[Dataset records]
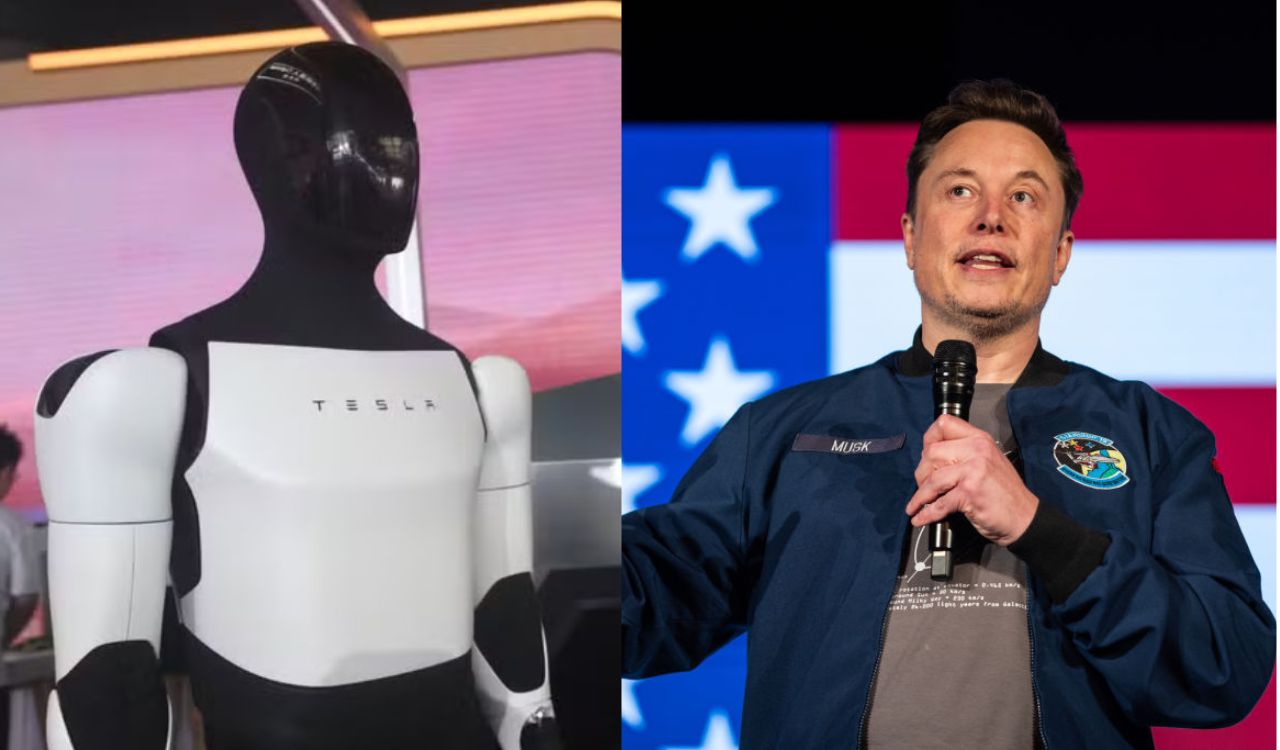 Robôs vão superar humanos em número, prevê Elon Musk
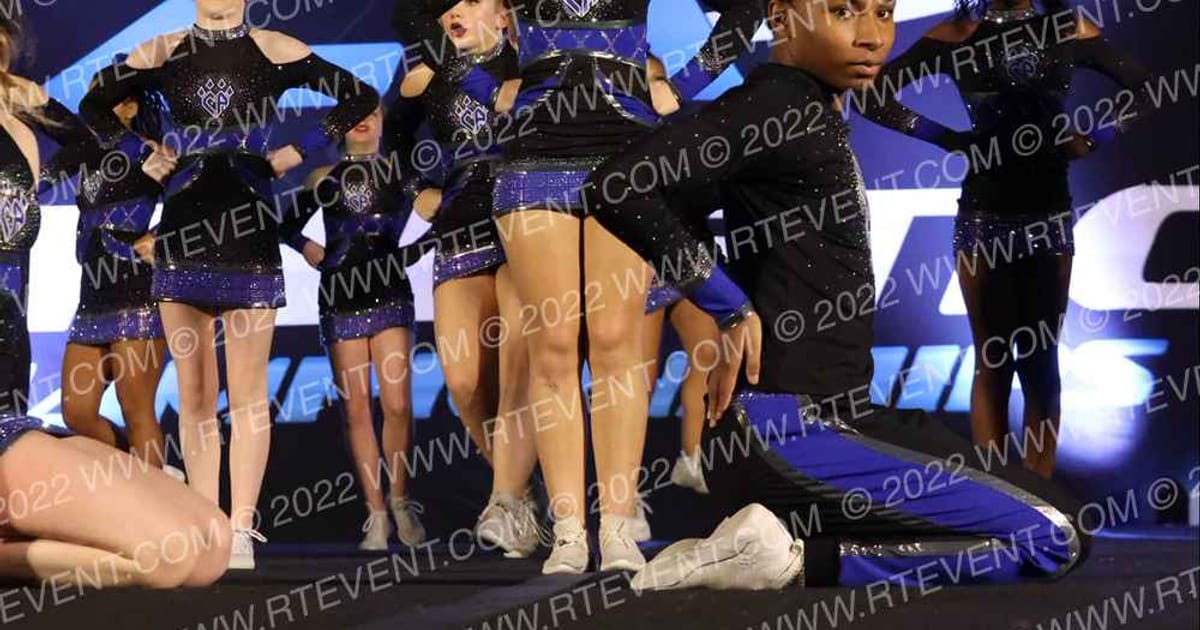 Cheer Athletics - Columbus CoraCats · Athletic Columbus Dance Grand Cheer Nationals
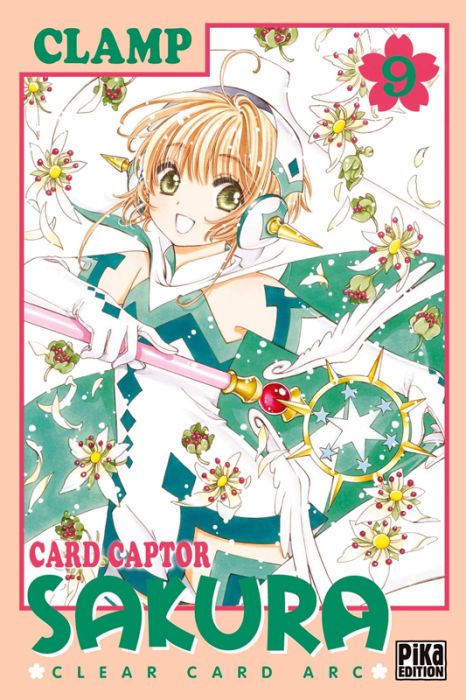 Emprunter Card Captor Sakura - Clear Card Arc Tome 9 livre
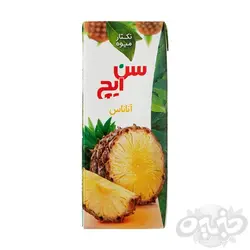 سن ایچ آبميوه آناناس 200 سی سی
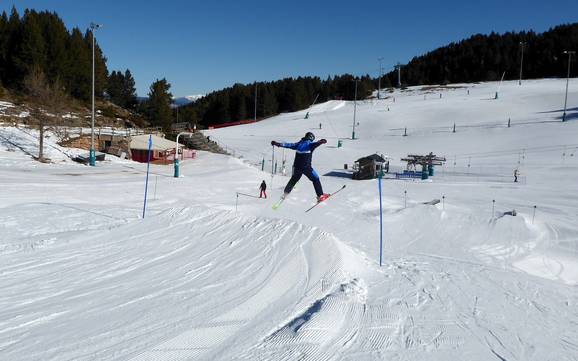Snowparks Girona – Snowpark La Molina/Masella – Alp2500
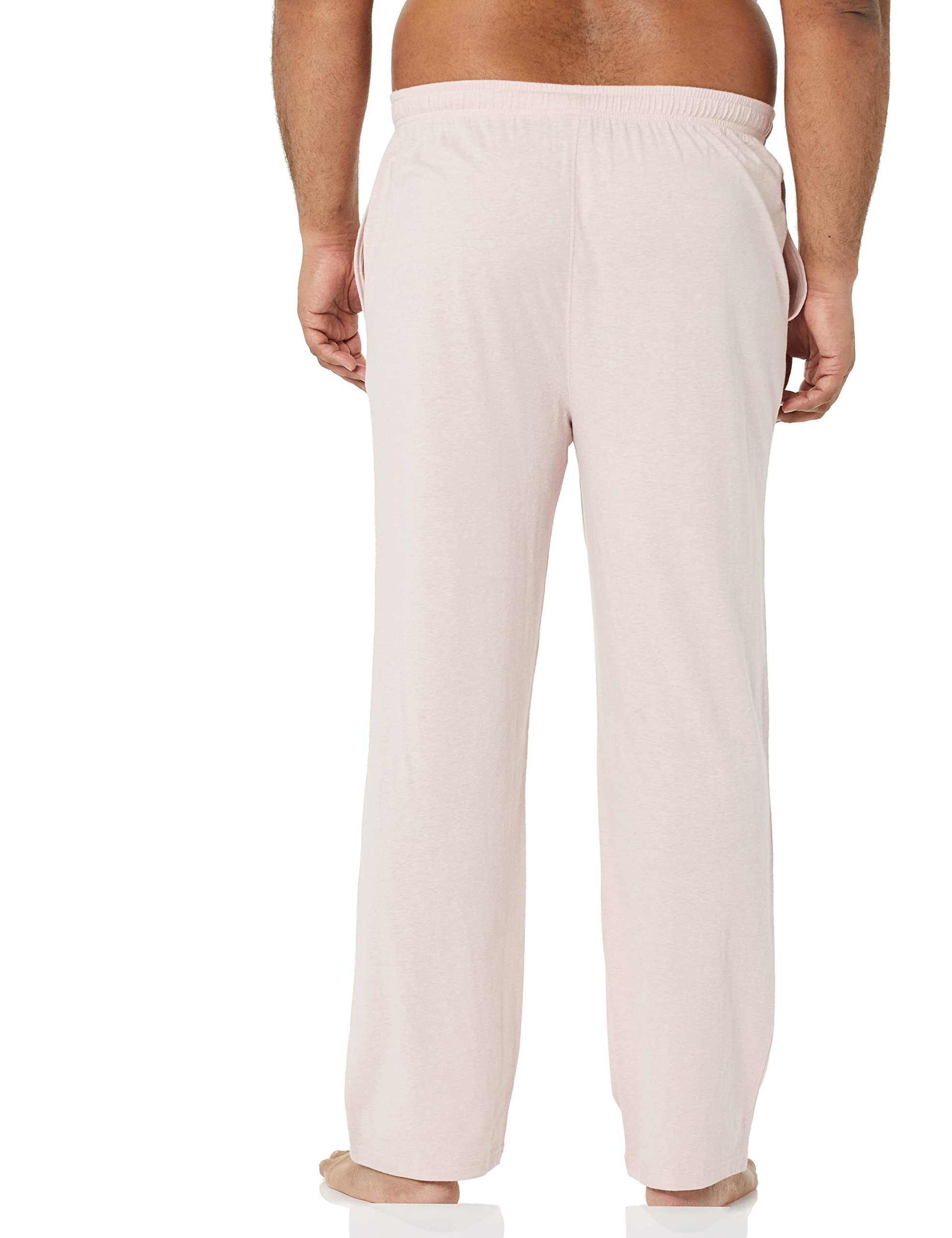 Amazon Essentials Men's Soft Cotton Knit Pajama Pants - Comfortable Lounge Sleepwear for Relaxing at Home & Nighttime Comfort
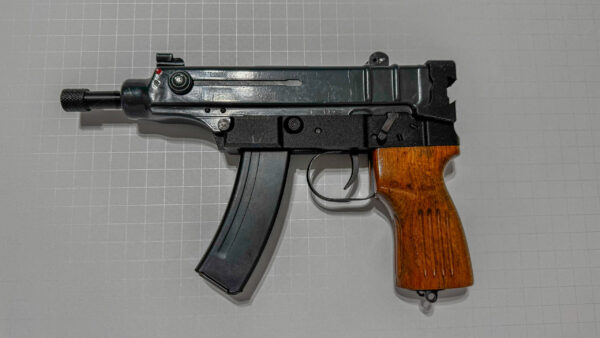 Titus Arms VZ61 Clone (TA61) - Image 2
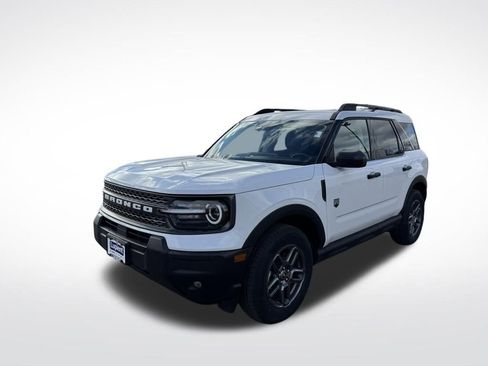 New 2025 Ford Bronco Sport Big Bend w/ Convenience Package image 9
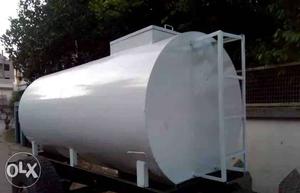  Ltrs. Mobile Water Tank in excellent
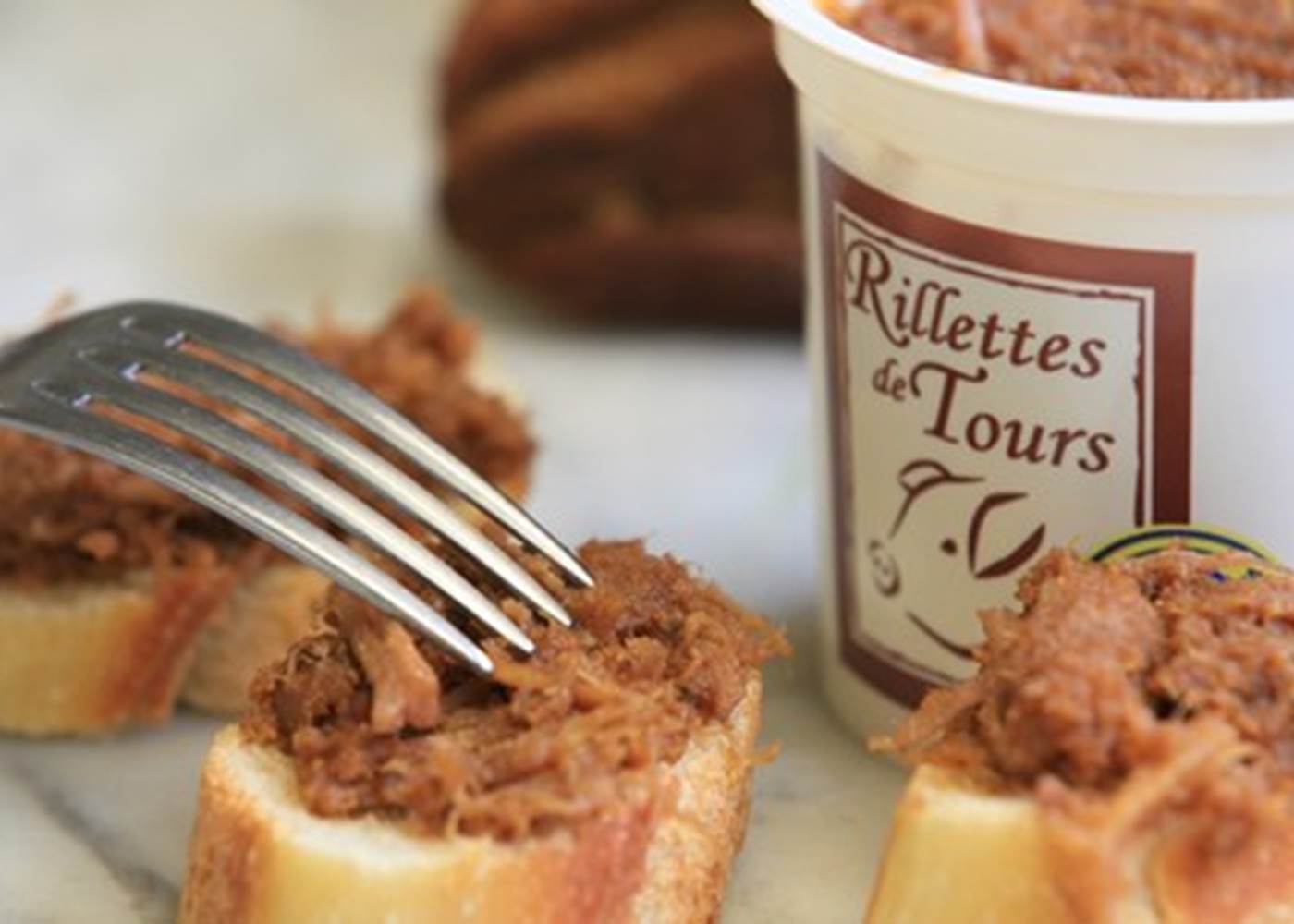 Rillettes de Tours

Work item: Copy every line of the dataset records above word for word, leaving out the pictures.

Written response:
 Robôs vão superar humanos em número, prevê Elon Musk
 Cheer Athletics - Columbus CoraCats · Athletic Columbus Dance Grand Cheer Nationals
 Emprunter Card Captor Sakura - Clear Card Arc Tome 9 livre
 سن ایچ آبميوه آناناس 200 سی سی
Snowparks Girona – Snowpark La Molina/Masella – Alp2500
 Amazon Essentials Men's Soft Cotton Knit Pajama Pants - Comfortable Lounge Sleepwear for Relaxing at Home & Nighttime Comfort
 Titus Arms VZ61 Clone (TA61) - Image 2
 New 2025 Ford Bronco Sport Big Bend w/ Convenience Package image 9
  Ltrs. Mobile Water Tank in excellent
 Rillettes de Tours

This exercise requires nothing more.